Write out the material exactly, leaving every picture behind.
--- Begin ---
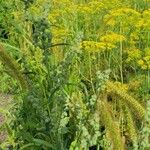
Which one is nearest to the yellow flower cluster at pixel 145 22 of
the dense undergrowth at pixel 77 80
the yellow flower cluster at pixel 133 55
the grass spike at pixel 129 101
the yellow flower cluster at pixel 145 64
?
the dense undergrowth at pixel 77 80

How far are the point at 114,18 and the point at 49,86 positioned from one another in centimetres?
176

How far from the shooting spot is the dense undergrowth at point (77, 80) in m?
2.62

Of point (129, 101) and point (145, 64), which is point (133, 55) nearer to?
point (145, 64)

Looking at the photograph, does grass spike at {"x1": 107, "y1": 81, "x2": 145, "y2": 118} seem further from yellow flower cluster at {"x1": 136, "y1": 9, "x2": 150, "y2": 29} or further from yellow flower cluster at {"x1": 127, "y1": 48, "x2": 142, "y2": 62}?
yellow flower cluster at {"x1": 136, "y1": 9, "x2": 150, "y2": 29}

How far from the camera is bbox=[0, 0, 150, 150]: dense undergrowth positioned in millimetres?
2623

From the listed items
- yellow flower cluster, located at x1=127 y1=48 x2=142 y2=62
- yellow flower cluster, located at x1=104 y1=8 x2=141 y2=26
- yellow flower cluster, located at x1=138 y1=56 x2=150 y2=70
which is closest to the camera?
yellow flower cluster, located at x1=138 y1=56 x2=150 y2=70

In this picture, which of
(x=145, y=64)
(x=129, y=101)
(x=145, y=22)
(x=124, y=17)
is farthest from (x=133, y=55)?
(x=129, y=101)

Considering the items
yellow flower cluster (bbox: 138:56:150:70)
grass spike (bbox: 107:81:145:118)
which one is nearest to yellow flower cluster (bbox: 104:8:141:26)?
yellow flower cluster (bbox: 138:56:150:70)

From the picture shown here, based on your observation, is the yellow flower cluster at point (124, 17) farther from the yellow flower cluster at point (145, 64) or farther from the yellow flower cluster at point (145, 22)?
the yellow flower cluster at point (145, 64)

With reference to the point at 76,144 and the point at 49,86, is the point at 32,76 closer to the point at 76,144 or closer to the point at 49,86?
the point at 49,86

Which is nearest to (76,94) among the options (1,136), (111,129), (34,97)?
(1,136)

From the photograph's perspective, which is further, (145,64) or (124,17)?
(124,17)

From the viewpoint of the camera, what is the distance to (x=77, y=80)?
4.28 metres

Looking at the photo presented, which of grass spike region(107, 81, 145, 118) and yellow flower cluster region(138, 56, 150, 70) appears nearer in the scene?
grass spike region(107, 81, 145, 118)
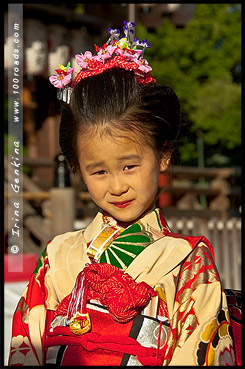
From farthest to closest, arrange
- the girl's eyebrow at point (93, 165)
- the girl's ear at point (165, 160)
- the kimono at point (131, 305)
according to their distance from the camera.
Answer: the girl's ear at point (165, 160), the girl's eyebrow at point (93, 165), the kimono at point (131, 305)

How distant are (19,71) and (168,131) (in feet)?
7.67

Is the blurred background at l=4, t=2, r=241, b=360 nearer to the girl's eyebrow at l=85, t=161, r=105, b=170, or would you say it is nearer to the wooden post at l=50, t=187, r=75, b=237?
the wooden post at l=50, t=187, r=75, b=237

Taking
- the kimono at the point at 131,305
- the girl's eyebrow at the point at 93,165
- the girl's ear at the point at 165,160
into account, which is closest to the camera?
the kimono at the point at 131,305

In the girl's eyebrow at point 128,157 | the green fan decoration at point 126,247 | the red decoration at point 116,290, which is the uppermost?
the girl's eyebrow at point 128,157

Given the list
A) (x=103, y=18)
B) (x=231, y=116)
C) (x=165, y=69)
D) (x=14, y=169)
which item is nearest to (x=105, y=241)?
(x=14, y=169)

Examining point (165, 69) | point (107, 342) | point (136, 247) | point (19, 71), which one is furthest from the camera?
point (165, 69)

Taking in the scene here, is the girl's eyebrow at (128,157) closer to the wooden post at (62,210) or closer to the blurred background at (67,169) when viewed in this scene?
the blurred background at (67,169)

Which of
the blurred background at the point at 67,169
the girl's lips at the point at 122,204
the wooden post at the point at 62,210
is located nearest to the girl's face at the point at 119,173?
the girl's lips at the point at 122,204

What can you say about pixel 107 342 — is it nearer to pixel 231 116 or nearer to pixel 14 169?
pixel 14 169

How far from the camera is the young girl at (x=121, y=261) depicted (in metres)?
1.33

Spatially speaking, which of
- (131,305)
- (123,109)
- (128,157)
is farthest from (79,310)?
(123,109)

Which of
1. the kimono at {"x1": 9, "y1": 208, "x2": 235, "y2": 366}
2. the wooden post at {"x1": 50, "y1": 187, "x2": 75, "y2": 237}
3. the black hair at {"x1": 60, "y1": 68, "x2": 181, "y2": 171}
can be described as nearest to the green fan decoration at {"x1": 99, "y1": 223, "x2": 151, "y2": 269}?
the kimono at {"x1": 9, "y1": 208, "x2": 235, "y2": 366}

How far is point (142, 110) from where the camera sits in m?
1.45

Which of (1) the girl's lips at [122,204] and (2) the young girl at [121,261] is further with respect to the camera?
(1) the girl's lips at [122,204]
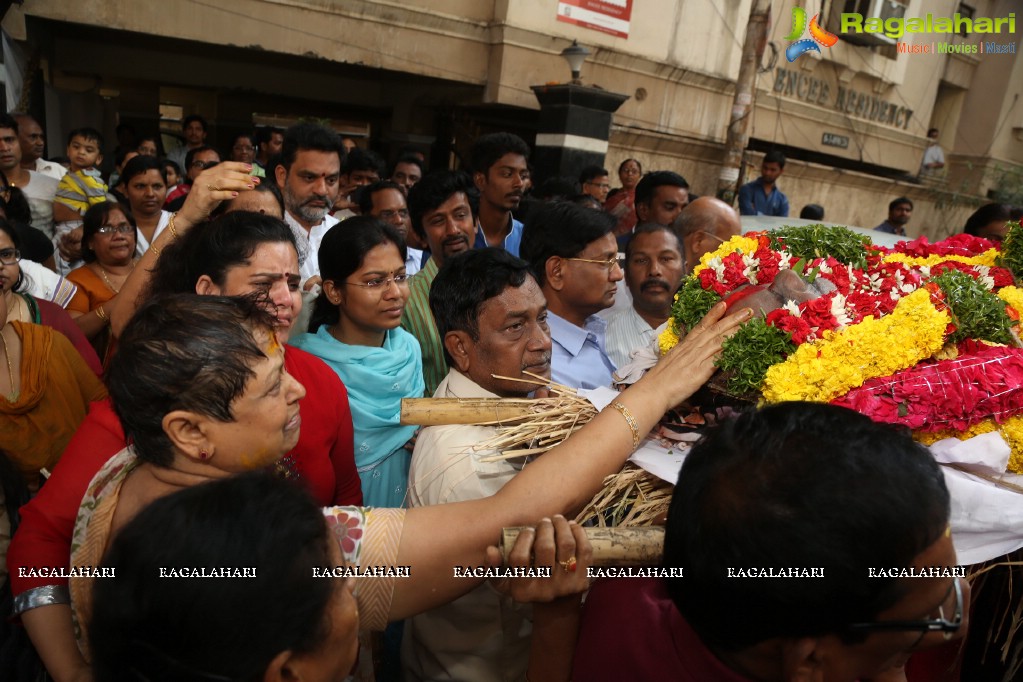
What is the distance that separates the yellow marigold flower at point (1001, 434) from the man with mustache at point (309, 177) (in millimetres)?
3433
--- End ---
* [Full response]:
Which one is nearest to the yellow flower cluster at pixel 145 22 of
the dense undergrowth at pixel 77 80
the yellow flower cluster at pixel 133 55
the grass spike at pixel 129 101
the yellow flower cluster at pixel 145 64
?
the dense undergrowth at pixel 77 80

How far are the point at 114,18 and the point at 49,86 positioned from one another in centimetres?
176

How far from the shooting spot is the dense undergrowth at point (77, 80) in m?
2.62

Of point (129, 101) and point (145, 64), which is point (133, 55) nearer to?
point (145, 64)

Looking at the photograph, does grass spike at {"x1": 107, "y1": 81, "x2": 145, "y2": 118} seem further from yellow flower cluster at {"x1": 136, "y1": 9, "x2": 150, "y2": 29} or further from yellow flower cluster at {"x1": 127, "y1": 48, "x2": 142, "y2": 62}?
yellow flower cluster at {"x1": 136, "y1": 9, "x2": 150, "y2": 29}

How far from the camera is bbox=[0, 0, 150, 150]: dense undergrowth positioned in millimetres?
2623

From the listed items
- yellow flower cluster, located at x1=127 y1=48 x2=142 y2=62
- yellow flower cluster, located at x1=104 y1=8 x2=141 y2=26
- yellow flower cluster, located at x1=138 y1=56 x2=150 y2=70
which is closest to the camera?
yellow flower cluster, located at x1=138 y1=56 x2=150 y2=70

In this picture, which of
(x=145, y=64)
(x=129, y=101)
(x=145, y=22)
(x=124, y=17)
is farthest from (x=133, y=55)?
(x=129, y=101)

Considering the items
yellow flower cluster (bbox: 138:56:150:70)
grass spike (bbox: 107:81:145:118)
which one is nearest to yellow flower cluster (bbox: 104:8:141:26)?
yellow flower cluster (bbox: 138:56:150:70)

From the picture shown here, based on your observation, is the yellow flower cluster at point (124, 17) farther from the yellow flower cluster at point (145, 64) or farther from the yellow flower cluster at point (145, 22)?
the yellow flower cluster at point (145, 64)

With reference to the point at 76,144 and the point at 49,86, is the point at 32,76 closer to the point at 76,144 or closer to the point at 49,86?
the point at 49,86

Which is nearest to (76,94) among the options (1,136), (111,129), (34,97)?
(1,136)

From the photograph's perspective, which is further, (145,64) or (124,17)?
(124,17)

From the viewpoint of the camera, what is the distance to (x=77, y=80)?
4.28 metres

Looking at the photo presented, which of grass spike region(107, 81, 145, 118) and yellow flower cluster region(138, 56, 150, 70) appears nearer in the scene?
grass spike region(107, 81, 145, 118)
From farthest to closest, arrange
- the girl's eyebrow at point (93, 165)
- the girl's ear at point (165, 160)
- the kimono at point (131, 305)
according to their distance from the camera.
Answer: the girl's ear at point (165, 160), the girl's eyebrow at point (93, 165), the kimono at point (131, 305)

How distant are (19,71) and (168,131) (in feet)?
7.67

Is the blurred background at l=4, t=2, r=241, b=360 nearer to the girl's eyebrow at l=85, t=161, r=105, b=170, or would you say it is nearer to the wooden post at l=50, t=187, r=75, b=237?
the wooden post at l=50, t=187, r=75, b=237

Taking
- the kimono at the point at 131,305
- the girl's eyebrow at the point at 93,165
- the girl's ear at the point at 165,160
into account, which is closest to the camera?
the kimono at the point at 131,305

In the girl's eyebrow at point 128,157 | the green fan decoration at point 126,247 | the red decoration at point 116,290, which is the uppermost?
the girl's eyebrow at point 128,157

Given the list
A) (x=103, y=18)
B) (x=231, y=116)
C) (x=165, y=69)
D) (x=14, y=169)
which item is nearest to (x=105, y=241)?
(x=14, y=169)

Examining point (165, 69) | point (107, 342) | point (136, 247) | point (19, 71), which one is furthest from the camera?
point (165, 69)

Taking in the scene here, is the girl's eyebrow at (128,157) closer to the wooden post at (62,210) or closer to the blurred background at (67,169) when viewed in this scene?
the blurred background at (67,169)

Which of
the blurred background at the point at 67,169
the girl's lips at the point at 122,204
the wooden post at the point at 62,210
is located nearest to the girl's face at the point at 119,173?
the girl's lips at the point at 122,204

What can you say about pixel 107 342 — is it nearer to pixel 231 116 or nearer to pixel 14 169?
pixel 14 169

How far from the camera is the young girl at (x=121, y=261) depicted (in metres)?
1.33

Spatially speaking, which of
- (131,305)
- (123,109)
- (128,157)
is farthest from (79,310)?
(123,109)

Which of
1. the kimono at {"x1": 9, "y1": 208, "x2": 235, "y2": 366}
2. the wooden post at {"x1": 50, "y1": 187, "x2": 75, "y2": 237}
3. the black hair at {"x1": 60, "y1": 68, "x2": 181, "y2": 171}
can be described as nearest to the green fan decoration at {"x1": 99, "y1": 223, "x2": 151, "y2": 269}?
the kimono at {"x1": 9, "y1": 208, "x2": 235, "y2": 366}

How far is point (142, 110) from where the camera sits in m?
1.45

Which of (1) the girl's lips at [122,204] and (2) the young girl at [121,261] is further with respect to the camera?
(1) the girl's lips at [122,204]
What is the distance that separates the yellow marigold flower at point (1001, 434) from the man with mustache at point (309, 177) (in millimetres)?
3433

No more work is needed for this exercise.